The Bank will evoke the memory of the inventor James Watt and his Birmingham business partner, Matthew Boulton on the new note.

Here’s the orthodoxy regarding Watt and Boulton’s contribution to innovation and the industrial revolution, as retold by the Guardian piece about the new banknotes:

[Boulton] later went into partnership with James Watt, who took the Newcomen steam engine, then the latest design, and made a series of crucial improvements, improving its efficiency and making it more commercial.

By 1800, Watt’s version [of the Newcomen steam engine] was outselling its predecessor, and they were shipping it across the world. Boulton and Watt worked together to pioneer the use of the steam engine in the cotton spinning industry; and Boulton also used Watt’s engine to power minting machines, pressing coins at his Soho Mint in Birmingham, to boost the supply provided by the Royal Mint.

What’s missing from this rosy picture of jolly engineers and entrepreneurs working together to apply technology for the benefit of humanity is that Watt was one of the first to exploit the monopoly power of patents to stymie innovation by others:

Once Watt’s patents were secured and production started, a substantial portion of his energy was devoted to fending off rival inventors. In 1782, Watt secured an additional patent, made “necessary in consequence of … having been so unfairly anticipated, by [Matthew] Wasborough in the crank motion”. More dramatically, in the 1790s, when the superior Hornblower engine was put into production, Boulton and Watt went after him with the full force of the legal system.

During the period of Watt’s patents the United Kingdom added about 750 horsepower of steam engines per year. In the thirty years following Watt’s patents, additional horsepower was added at a rate of more than 4,000 per year. Moreover, the fuel efficiency of steam engines changed little during the period of Watt’s patent; while between 1810 and 1835 it is estimated to have increased by a factor of five.

> _RAW RECORDS_:
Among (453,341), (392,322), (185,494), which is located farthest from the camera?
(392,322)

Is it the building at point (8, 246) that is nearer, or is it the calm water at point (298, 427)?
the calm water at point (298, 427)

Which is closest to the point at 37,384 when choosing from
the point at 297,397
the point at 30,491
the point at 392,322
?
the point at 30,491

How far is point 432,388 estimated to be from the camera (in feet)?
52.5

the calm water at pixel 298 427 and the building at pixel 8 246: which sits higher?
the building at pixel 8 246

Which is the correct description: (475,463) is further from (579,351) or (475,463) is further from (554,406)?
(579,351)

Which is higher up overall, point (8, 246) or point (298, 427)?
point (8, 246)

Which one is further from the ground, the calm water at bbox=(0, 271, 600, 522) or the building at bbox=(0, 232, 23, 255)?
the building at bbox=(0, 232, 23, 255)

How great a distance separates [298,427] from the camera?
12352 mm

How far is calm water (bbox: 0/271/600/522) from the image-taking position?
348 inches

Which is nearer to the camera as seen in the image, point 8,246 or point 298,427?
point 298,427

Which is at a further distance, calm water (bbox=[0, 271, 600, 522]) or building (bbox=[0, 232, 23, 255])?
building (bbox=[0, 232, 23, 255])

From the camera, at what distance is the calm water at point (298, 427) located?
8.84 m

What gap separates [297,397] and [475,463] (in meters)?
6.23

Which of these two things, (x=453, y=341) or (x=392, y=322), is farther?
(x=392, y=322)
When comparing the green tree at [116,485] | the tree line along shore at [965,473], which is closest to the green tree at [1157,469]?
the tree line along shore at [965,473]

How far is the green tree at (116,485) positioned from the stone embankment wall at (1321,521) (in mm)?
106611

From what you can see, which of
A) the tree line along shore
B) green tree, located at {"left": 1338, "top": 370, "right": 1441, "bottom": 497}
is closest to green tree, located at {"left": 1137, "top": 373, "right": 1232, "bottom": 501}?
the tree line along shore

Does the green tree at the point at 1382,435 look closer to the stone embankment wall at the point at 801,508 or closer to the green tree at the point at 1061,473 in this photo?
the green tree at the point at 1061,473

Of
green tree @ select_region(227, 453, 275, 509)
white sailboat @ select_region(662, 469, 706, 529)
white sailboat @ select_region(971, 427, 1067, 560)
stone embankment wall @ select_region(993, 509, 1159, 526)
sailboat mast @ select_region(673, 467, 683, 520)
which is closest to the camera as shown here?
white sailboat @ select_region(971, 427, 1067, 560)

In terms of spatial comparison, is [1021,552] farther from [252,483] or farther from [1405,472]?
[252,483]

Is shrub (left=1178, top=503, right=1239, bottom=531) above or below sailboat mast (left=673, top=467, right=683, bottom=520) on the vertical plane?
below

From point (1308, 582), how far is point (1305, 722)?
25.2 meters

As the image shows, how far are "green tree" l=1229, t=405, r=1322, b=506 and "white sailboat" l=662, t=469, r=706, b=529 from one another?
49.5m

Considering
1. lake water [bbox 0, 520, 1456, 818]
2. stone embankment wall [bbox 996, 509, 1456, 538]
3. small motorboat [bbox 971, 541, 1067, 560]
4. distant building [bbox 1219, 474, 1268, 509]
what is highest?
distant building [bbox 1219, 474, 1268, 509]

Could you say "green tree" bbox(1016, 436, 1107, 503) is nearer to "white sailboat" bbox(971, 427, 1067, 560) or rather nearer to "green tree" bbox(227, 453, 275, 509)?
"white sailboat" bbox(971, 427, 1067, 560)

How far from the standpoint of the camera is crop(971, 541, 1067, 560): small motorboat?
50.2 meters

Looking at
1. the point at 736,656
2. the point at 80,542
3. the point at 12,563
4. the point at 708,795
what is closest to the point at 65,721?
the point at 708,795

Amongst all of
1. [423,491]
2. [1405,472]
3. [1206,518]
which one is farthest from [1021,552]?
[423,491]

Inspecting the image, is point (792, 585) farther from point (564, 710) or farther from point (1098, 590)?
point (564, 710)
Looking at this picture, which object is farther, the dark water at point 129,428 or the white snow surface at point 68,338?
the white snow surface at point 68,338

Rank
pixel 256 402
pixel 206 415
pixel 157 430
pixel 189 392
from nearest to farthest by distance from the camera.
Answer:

> _WORK REQUIRED_: According to the passage on James Watt and Matthew Boulton, how much steam engine horsepower did the United Kingdom add each year during the period of Watt's patents?

> _TASK RESULT_: About 750 horsepower per year.